Health-care workers are another group at risk. From doctors to nurses' aides, these employees are vulnerable to contracting diseases transmitted by contaminated blood, saliva and air. Some workers are at special risk for contracting airborne diseases such as tuberculosis, because they're exposed to certain populations that have higher rates of the disease, such as the poor, homeless and unvaccinated immigrants. And accidentally pricking oneself with a contaminated needle can expose a health worker to HIV, the virus that causes AIDS, or hepatitis B and C.
Last year, Cal-OSHA recorded about 100,000 accidental needle sticks in California, which so alarmed state officials that they passed a new law. As of July 1, the state requires medical employers to buy special needles with built-in safety features that decrease the risk of accidental sticks.
What can employees do to protect themselves? Kushner says it's important for workers and management to work together to analyze hazards and generate solutions.
"Often, workers have a pretty good idea of what the problem is," Kushner says. "Managers have to include them in the solution."
The Times surveyed a broad range of professions in Southern California that present distinct, job-related health issues.
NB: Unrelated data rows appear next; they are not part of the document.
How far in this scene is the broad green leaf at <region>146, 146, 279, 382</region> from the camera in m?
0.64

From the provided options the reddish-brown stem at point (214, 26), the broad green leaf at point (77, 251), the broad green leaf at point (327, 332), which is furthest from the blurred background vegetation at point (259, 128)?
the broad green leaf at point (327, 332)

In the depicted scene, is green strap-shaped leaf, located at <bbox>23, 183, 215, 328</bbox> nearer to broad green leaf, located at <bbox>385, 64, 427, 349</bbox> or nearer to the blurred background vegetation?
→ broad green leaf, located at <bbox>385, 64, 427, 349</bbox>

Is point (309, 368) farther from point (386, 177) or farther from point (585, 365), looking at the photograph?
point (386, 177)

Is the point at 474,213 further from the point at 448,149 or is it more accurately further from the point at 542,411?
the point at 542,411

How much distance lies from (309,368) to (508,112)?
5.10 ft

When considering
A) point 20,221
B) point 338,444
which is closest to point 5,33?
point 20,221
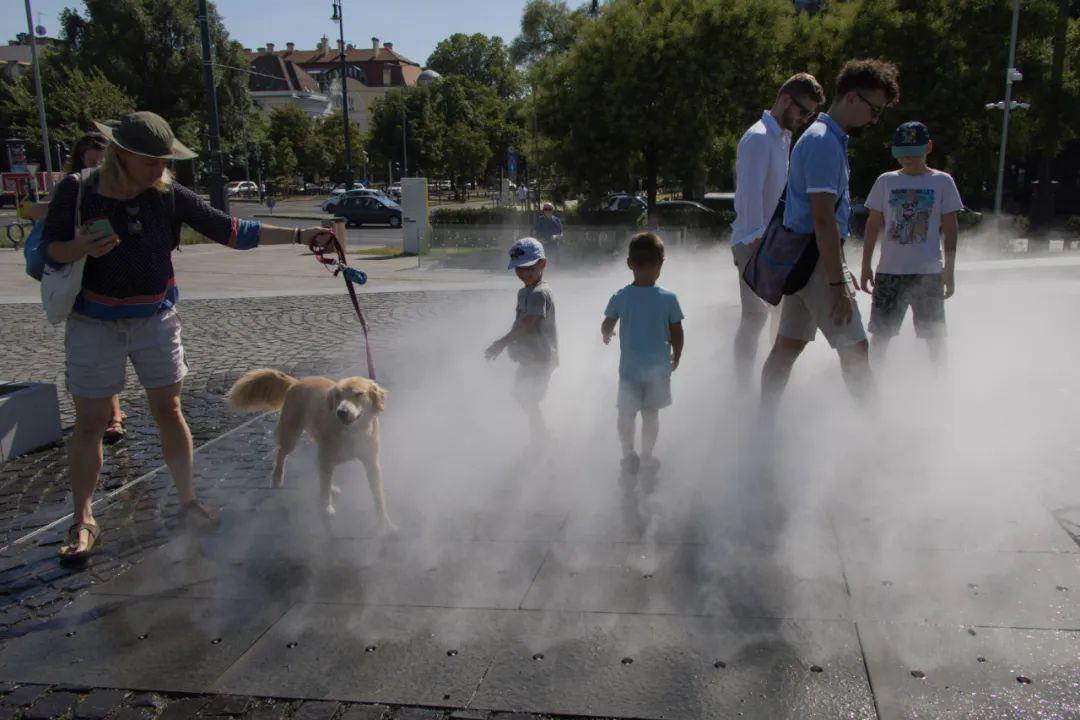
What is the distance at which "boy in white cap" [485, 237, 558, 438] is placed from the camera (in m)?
4.88

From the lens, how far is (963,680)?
8.84 feet

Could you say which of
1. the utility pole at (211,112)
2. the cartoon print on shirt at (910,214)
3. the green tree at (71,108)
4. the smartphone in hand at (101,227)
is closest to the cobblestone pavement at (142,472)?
the smartphone in hand at (101,227)

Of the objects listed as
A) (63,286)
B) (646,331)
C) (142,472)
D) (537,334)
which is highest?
(63,286)

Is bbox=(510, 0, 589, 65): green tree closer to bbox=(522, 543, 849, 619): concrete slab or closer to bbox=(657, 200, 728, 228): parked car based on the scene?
bbox=(657, 200, 728, 228): parked car

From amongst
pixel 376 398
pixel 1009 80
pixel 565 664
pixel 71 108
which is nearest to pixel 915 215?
pixel 376 398

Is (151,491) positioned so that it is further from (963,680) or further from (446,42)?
(446,42)

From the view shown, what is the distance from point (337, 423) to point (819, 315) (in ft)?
7.79

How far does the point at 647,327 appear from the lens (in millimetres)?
4461

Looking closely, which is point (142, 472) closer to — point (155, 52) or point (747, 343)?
point (747, 343)

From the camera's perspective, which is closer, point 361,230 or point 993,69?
point 993,69

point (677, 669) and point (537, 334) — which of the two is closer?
point (677, 669)

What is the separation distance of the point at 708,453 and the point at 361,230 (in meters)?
33.4

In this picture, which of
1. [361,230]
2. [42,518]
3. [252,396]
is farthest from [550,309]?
[361,230]

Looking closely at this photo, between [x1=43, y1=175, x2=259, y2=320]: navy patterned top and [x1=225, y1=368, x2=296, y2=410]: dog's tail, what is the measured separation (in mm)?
701
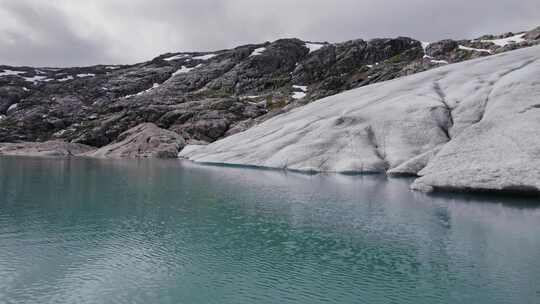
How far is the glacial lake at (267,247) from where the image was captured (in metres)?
19.3

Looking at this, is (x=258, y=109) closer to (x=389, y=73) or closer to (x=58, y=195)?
(x=389, y=73)

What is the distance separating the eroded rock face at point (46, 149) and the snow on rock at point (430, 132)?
56720 millimetres

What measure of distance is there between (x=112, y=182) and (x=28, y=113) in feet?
447

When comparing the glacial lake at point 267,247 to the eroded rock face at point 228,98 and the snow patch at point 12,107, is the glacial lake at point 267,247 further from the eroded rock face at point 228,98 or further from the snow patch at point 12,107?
the snow patch at point 12,107

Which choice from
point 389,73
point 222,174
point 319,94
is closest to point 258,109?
point 319,94

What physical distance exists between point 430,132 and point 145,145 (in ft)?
269

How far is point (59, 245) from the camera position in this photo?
2625cm

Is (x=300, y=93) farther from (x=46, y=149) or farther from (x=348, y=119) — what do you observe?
(x=348, y=119)

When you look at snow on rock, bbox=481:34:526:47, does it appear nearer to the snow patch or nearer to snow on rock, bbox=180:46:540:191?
snow on rock, bbox=180:46:540:191

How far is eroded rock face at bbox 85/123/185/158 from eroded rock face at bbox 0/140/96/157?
20.9 feet

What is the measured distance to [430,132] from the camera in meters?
62.5

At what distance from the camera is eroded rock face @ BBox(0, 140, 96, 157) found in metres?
128

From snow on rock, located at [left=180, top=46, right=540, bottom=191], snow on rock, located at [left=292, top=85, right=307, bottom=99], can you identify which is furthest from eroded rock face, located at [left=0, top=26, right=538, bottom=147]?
snow on rock, located at [left=180, top=46, right=540, bottom=191]

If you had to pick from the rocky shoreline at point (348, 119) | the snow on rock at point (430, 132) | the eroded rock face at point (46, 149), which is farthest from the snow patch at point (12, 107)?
the snow on rock at point (430, 132)
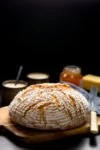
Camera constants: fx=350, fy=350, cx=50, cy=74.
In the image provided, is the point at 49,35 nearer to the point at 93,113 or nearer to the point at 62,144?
the point at 93,113

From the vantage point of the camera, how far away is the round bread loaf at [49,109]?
883 millimetres

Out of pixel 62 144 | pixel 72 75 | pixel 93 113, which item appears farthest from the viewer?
pixel 72 75

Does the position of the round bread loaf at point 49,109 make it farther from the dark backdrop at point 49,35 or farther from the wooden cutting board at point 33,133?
the dark backdrop at point 49,35

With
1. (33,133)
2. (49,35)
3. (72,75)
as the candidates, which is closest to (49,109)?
(33,133)

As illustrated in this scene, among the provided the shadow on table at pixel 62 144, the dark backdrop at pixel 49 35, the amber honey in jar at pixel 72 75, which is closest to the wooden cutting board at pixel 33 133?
the shadow on table at pixel 62 144

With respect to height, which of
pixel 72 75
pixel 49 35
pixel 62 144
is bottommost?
pixel 62 144

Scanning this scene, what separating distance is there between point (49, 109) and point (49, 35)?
1.70 ft

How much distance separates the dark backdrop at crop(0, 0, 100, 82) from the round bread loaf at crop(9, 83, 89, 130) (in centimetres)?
42

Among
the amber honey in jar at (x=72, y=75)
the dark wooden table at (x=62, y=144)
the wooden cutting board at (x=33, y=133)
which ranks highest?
the amber honey in jar at (x=72, y=75)

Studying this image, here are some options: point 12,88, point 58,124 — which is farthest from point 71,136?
point 12,88

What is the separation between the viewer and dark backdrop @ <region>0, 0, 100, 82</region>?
131 centimetres

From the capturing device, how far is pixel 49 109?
2.91 ft

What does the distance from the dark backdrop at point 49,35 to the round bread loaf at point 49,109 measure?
420 mm

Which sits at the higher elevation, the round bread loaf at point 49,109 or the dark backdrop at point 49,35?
the dark backdrop at point 49,35
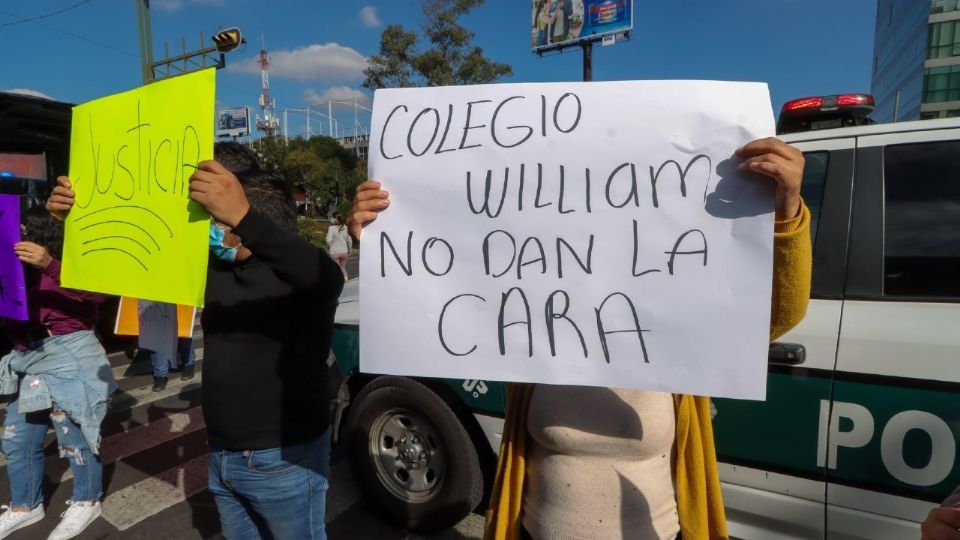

Although some of the occupational hazards in these fields may be obvious, others may come as a surprise.
Nursing Home Aide
As America grays and hospitals seek to contain costs by transferring sick people to nursing homes, the demand for nurses' aides has grown tremendously.
While the jobs are usually low-paid--$6 to $8 an hour is typical--they are also extremely taxing because of the physical requirements to handle ill and bedridden patients. In fact, experts say that a little-known secret of this increasingly pivotal yet bottom-rung health profession is its worker injury rate: 16 per 1,000 employees--more than twice the national average of seven per 1,000 employees.
"Unlike meatpacking, which is notorious for its industrial accidents, people don't really think of nurses' aides as endangered, but they are," Kushner says.
Back injuries are the most frequent ailments, because nurses' aides have to bathe, feed, move and otherwise assist patients. Additionally, they have heavy workloads and must work fast, which can also lead to accidents, sprains and pulls.
Purchasing hydraulic lifts for aides to use on patients in care facilities has been shown to bring down the rate of injury, Kushner says, but they are expensive.
"There's a certain amount of ignorance out there about these injuries, so hydraulic lifts haven't been implemented widely. But the money you save is worth it," Kushner says.
In fact, he says, UCLA recently finished a program working with a chain of nursing homes that purchased the lifts and found that despite the big initial expense, they still saved money over having to deal with workers' compensation claims and decreased productivity due to illness.